Scientific borosilicate glassware created by students in the glassblowing section at the Lycée Dorian in Paris, was the jumping off point for Élise Fouin's exhibit "Chemisterie" (or "CheMystery"), currently showing at the Granville Gallery in Paris. She reworked the glassware, which otherwise was headed for the scrapheap, to add new forms and functions. She writes of converting glassware confined to the lab into an everyday object.

Sometimes the chemical vessels are disguised, or whimsical, like these porcelaine versions of graduated cylinders with extra farm animals.




You can purchase the porcelaine cow and pig vases at cokas diko home & garden.



Or consider this chemical tea set, the 'Kemikus service set' by Art.Lebedev Studio, complete with biohazard symbols, and a traditional Russian pattern:







Then, who can forget the test tube chandelier, 'Marie S.C.' (named for Marie Curie, or Marii Skłodowskiej Curie) by Polish designer Pani Jurek? The simple, yet very clever design, allows the owner to customize the test tubes in any way they can imagine.










Friday, November 9, 2012

Crafting Remembrance

As we approach Remembrance Day, I am thinking about art about war, and memorializing the lost.





'HMS Kimberley' by Vanessa Rolf, 'Poems to the Sea' series, 2012. 210cm x 104cm, cotton canvas and thread Source: aestheticoutburst.blogspot.ca via minouette on Pinterest




Vanessa Rolf, His lowly grave, 2012. 55cm x 40cm, canvas and thread

Textile artist Vanessa Rolf's series 'Poems to the Sea' 2009-2011 includes quilts and needlework documenting naval warfare in WWII. Her beautiful tapestries and quilts, on inherited canvas, and in their limited colour palette of blues and whites, are quite evocative. The HMS Kimberley above, was a Royal Navy K-class destroyer, which was one of only two of its class to survive the war. The pieces below shows the name of all German vessels which did not survive and a memorial to the sailors who died for France at Mers el Kabir in 1940.

Inherited patched canvas embroidered with the names of German battleships sunk during World War 2. 170cm x 105cm. Canvas and thread.

Vanessa Rolf. Mers el Kebir,2012. 45cm x 40cm, cotton and thread

I wrote previously (Juxtaposition and Craftivism) about the power of contrasting media (in artworks which have been traditionally deemed 'craft' and even sometimes 'women's work') with implements of war and violence. Remembrance Day is not only a day to give thanks to those who gave up their lives, and surviving vetrans who served their nation in times of war, but to recall the horrors of war and the senselessness of violence. We also mustn't forget the thousands of civilians lost to wars. This brings to mind two other artists, who have created works about and with weapons.

British artist Magnus Gjoen "often questions the correlation between religion, war, beauty & destruction in his art," and plays with making extremely destructive weapons beautiful and fragile.

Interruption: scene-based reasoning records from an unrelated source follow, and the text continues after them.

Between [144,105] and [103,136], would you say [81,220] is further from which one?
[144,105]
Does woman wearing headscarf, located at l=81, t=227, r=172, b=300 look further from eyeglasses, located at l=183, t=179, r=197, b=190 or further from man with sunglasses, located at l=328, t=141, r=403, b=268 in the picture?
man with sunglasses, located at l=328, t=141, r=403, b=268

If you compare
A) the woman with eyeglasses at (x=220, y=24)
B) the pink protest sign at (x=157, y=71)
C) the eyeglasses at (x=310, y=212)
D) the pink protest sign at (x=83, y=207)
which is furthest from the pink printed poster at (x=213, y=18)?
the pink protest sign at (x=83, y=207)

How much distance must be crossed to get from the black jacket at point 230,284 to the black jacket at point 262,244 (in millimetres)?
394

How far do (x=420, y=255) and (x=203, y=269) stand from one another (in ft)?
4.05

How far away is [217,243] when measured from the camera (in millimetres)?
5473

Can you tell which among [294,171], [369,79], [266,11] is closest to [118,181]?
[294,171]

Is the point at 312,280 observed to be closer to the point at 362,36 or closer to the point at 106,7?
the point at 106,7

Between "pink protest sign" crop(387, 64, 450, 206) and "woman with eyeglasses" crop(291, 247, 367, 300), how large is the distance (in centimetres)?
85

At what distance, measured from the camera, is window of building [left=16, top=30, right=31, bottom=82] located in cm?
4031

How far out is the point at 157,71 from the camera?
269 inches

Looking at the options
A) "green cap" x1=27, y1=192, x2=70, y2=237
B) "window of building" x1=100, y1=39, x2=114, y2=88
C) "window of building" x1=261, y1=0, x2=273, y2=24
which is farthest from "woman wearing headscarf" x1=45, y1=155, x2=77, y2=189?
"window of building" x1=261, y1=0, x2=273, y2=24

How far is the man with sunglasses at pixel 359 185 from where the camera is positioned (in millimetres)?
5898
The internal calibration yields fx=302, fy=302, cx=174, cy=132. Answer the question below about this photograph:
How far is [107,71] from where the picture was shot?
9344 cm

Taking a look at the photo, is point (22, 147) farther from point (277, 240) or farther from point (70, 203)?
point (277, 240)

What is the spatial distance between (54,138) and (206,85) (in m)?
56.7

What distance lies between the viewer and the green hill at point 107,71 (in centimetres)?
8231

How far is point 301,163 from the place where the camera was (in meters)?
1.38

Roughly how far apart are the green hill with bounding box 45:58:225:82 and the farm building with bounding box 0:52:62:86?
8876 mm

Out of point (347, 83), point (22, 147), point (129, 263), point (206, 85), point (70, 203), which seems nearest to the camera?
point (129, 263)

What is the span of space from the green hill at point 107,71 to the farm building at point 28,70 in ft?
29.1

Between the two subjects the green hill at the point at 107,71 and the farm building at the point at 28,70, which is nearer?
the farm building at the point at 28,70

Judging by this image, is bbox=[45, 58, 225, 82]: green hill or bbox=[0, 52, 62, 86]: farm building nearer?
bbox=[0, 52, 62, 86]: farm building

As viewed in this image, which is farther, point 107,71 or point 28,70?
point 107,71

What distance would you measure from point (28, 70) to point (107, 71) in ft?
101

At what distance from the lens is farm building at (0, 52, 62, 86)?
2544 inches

Magnus Gjoen, Delft Machine Gun, Digital. Source: neeed.com via minouette on Pinterest


Magnus Gjoen, Flowerbomb, Digital Vexel art

Magnus Gjoen, AK-47 Concert of Birds, Digital Vexel art

Mexico-city based artist Pedro Reyes has created a series of 50 musical instruments called 'Imagine' working with 6,700 guns seized by the Mexican government related to gun violence and the drug war in the country. He is constrasting their new, modified, potential to create beautiful music from their violent pasts. Almost 80,000 people have lost their lives to gun violence in Mexico over the last six years and the project serves as requiem. He writes, "It’s important to consider that many lives were taken with these weapons; as if a sort of exorcism was taking place the music expelled the demons they held, as well as being a requiem for lives lost."